_Request:_ Write out all the lines below again, requests included, scaling each point coordinate in the answers by 1.45 and rounding to whole numbers, with halves rounded up. Leave the pictures out.

Data taken from a collection

[START]

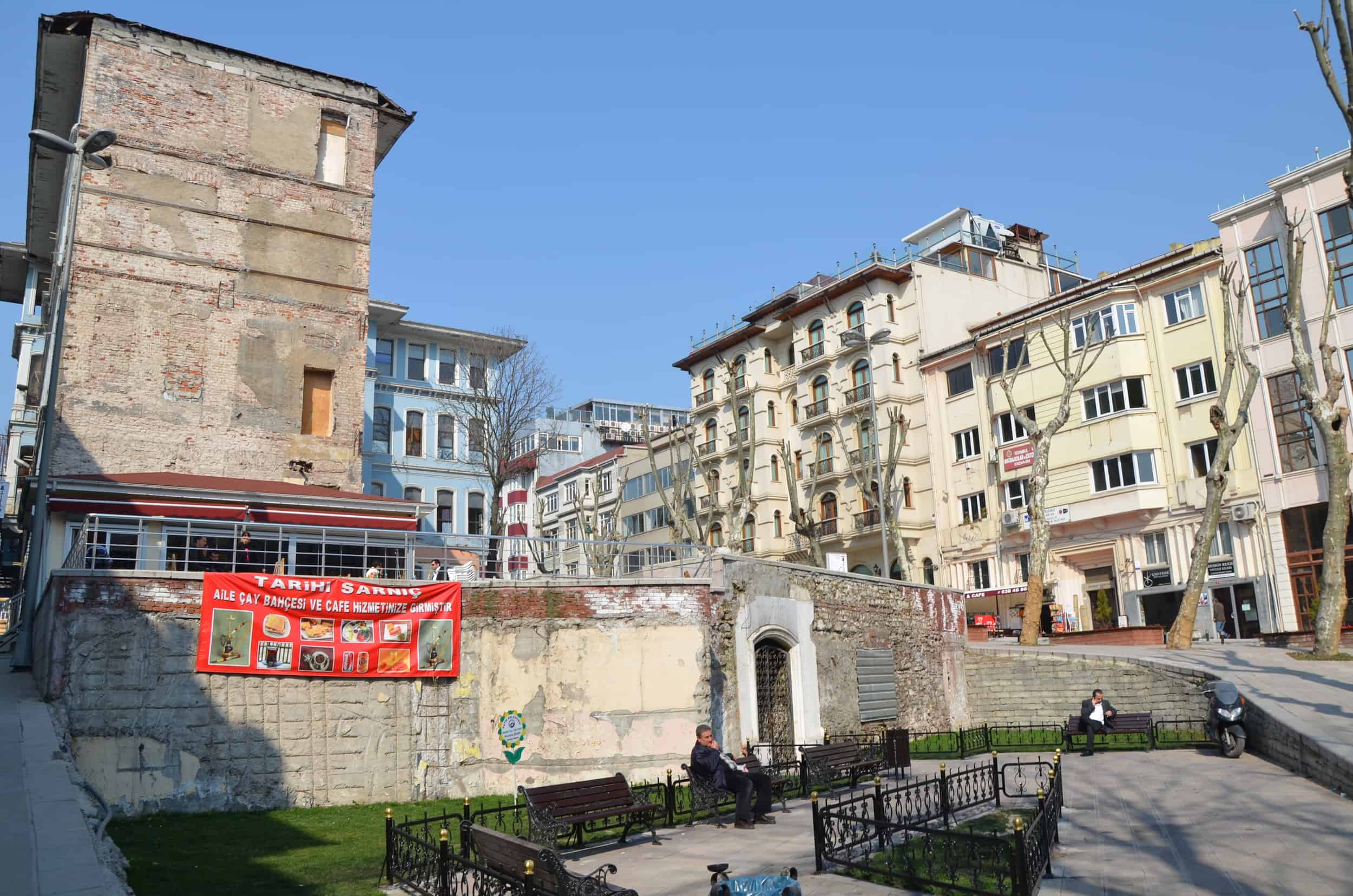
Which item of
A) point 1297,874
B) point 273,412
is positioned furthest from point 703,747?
point 273,412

[END]

_Answer to this exercise:_
Which item of
A) point 1297,874
B) point 273,412
is positioned furthest from point 703,747?
point 396,597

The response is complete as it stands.